*** Data for processing

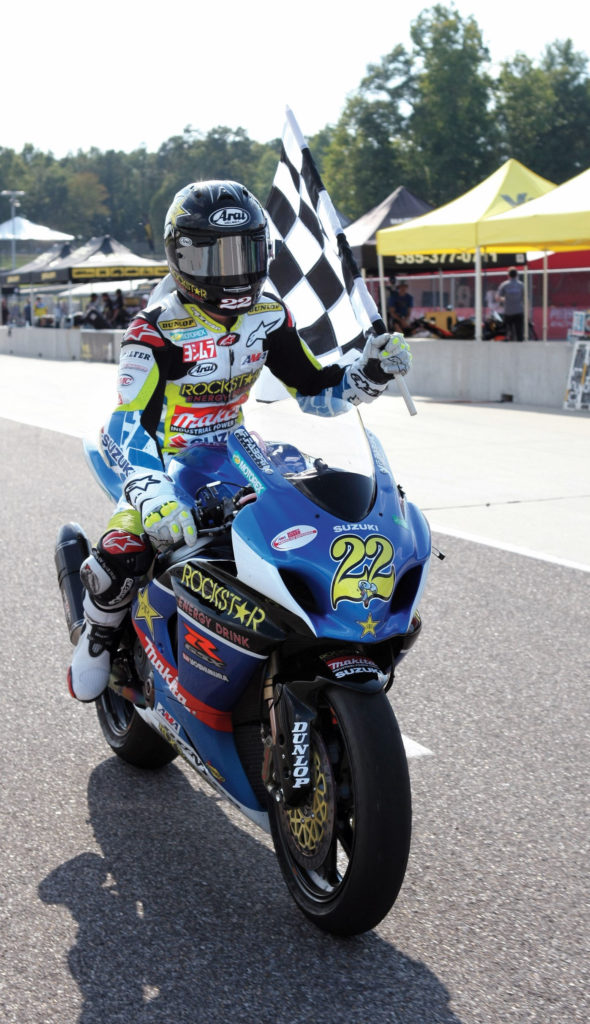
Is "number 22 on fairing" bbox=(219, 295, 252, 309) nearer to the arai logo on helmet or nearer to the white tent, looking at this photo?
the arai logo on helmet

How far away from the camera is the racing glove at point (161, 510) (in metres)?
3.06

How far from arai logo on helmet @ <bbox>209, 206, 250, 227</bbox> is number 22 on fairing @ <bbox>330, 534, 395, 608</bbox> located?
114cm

******
*** Data for processing

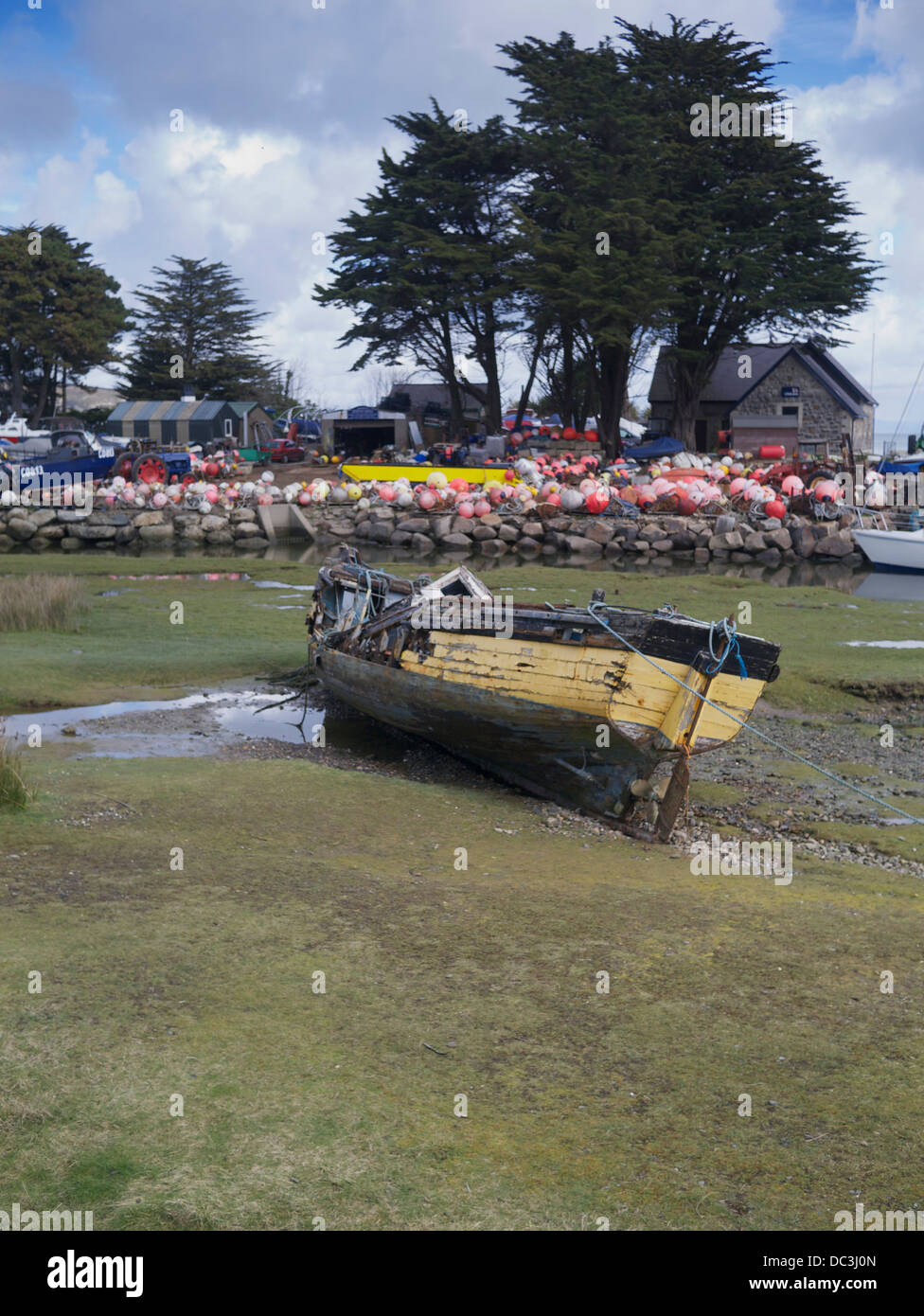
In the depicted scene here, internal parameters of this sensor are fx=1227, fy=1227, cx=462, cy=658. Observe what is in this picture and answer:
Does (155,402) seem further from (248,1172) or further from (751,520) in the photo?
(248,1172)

******

» **Written instruction**: Pick out each line of the material above that contains the string "number". Treat uppercase and lowercase as distinct.

» **Correct response**:
Is "number 22 on fairing" bbox=(219, 295, 252, 309) nearer to the arai logo on helmet or nearer to the white tent, looking at this photo?
How far from arai logo on helmet @ <bbox>209, 206, 250, 227</bbox> is number 22 on fairing @ <bbox>330, 534, 395, 608</bbox> located?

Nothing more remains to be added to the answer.